→ Page excerpt:
◇ ◇ ◇ ◇

Afghanistan's
prisons are filled with women accused of "moral crimes"
The first thing you hear as you approach Badam Bagh women's
prison in Kabul is children's laughter. The closer you get, the more the
building sounds like a kindergarten class during recess.
Over the past five years, I visited a half-dozen women's
prisons in Afghanistan and met hundreds of women who were arrested while
pregnant and gave birth in prison, along with hundreds who came into the system
with toddlers. Afghanistan's prisons are filled with mothers who have been
rejected by their families because they are accused of "moral
crimes": women who have been raped or fled abuse or forced marriages,
women accused of adultery, unmarried women who have become pregnant with
partners their families didn't approve of.
In Afghanistan, such
victims of abuse are penalized instead of protected.
When a
woman's body, in Afghanistan or elsewhere, is considered the property of her
father, husband, community, religion or state, any action she takes without
first being given permission by the men who wield power over her becomes a
threat to the authority of those men. In Afghanistan, such threats are often
met with incarceration and violence. Whenever I asked a female prisoner what
she would do when released, the most common response was: "I will be
killed."

◇ ◇ ◇ ◇

→ Requirement A: Decide whether each statement agrees with the passage on Afghanistan's women's prisons: (i) The writer visited a half-dozen women's prisons in Afghanistan over the past five years. (ii) Badam Bagh women's prison is located in Herat. (iii) When asked about release, female prisoners most often said they would go back to their families. For each, answer yes or no and quote the deciding words.
→ Requirement B: According to the passage on Afghanistan's women's prisons, what is the first thing you hear as you approach Badam Bagh?
→ Requirement C: Carry the passage about Afghanistan's women's prisons forward from its final sentence.

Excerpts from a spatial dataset
◇ ◇ ◇ ◇

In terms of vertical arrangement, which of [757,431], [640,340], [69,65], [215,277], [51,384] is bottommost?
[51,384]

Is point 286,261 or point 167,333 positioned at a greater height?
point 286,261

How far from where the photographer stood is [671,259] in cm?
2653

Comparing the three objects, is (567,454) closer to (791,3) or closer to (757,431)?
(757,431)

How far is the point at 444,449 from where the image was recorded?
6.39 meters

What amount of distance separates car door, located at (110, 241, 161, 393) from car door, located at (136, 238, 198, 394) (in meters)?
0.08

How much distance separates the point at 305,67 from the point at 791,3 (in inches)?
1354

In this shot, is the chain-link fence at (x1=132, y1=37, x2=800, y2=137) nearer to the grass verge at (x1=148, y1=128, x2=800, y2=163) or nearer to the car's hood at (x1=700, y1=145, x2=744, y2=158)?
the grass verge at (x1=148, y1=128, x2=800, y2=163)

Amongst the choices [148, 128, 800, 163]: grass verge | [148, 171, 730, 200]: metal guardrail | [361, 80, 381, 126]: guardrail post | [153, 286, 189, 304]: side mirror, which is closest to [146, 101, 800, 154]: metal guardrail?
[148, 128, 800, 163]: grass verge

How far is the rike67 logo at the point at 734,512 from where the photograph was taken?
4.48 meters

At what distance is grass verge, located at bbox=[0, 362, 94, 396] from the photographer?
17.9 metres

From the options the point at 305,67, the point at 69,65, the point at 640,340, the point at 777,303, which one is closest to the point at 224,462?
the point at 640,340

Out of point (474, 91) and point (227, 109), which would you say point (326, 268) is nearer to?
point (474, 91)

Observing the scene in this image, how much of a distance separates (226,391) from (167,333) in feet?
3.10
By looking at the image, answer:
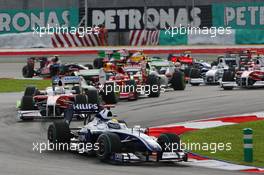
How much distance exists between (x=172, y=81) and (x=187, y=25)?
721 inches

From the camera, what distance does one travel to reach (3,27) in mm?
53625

◇ ◇ ◇ ◇

→ Exercise response A:
(i) Yes: "Over the past five years, I visited a half-dozen women's prisons in Afghanistan"
(ii) No: "Badam Bagh women's prison in Kabul"
(iii) No: "the most common response was: "I will be killed.""

→ Exercise response B: Children's laughter.

→ Exercise response C:
The justice
system in Afghanistan is a funhouse-mirror reflection of what a justice system
should be. Women who run away from their homes to escape abuse or forced
marriage are tracked down by the police. Victims are transformed into
criminals, and the limited resources that should be used to bring perpetrators
of violence against women to justice are instead spent to keep young women
behind bars.
When I first
began visiting women's prisons in Afghanistan, I focused on these "moral
crimes." But as I spent hours seated on prison floors in conversation with
prisoners, I met more and more women who had been incarcerated for crimes they
actually did commit - such as one 20-year-old who cut the throat of the
sleeping husband who forced her into prostitution, unable to withstand another
day of the abuse he had inflicted on her for years. I came to realise that I
needed to abandon the categories of guilty and innocent. Nearly every woman
accurately accused of murder, drug or drug-related offences said she had been
physically abused or raped, or had survived extreme poverty, or had been forced
into marriage and motherhood, often while still a child herself. Each of them
had been denied control over the direction of her own life from girlhood.
If these
women had been able to control their destinies, and had access to basic
education and protection from abuse, they would have chosen different paths and
would not have been in prison to tell me their stories.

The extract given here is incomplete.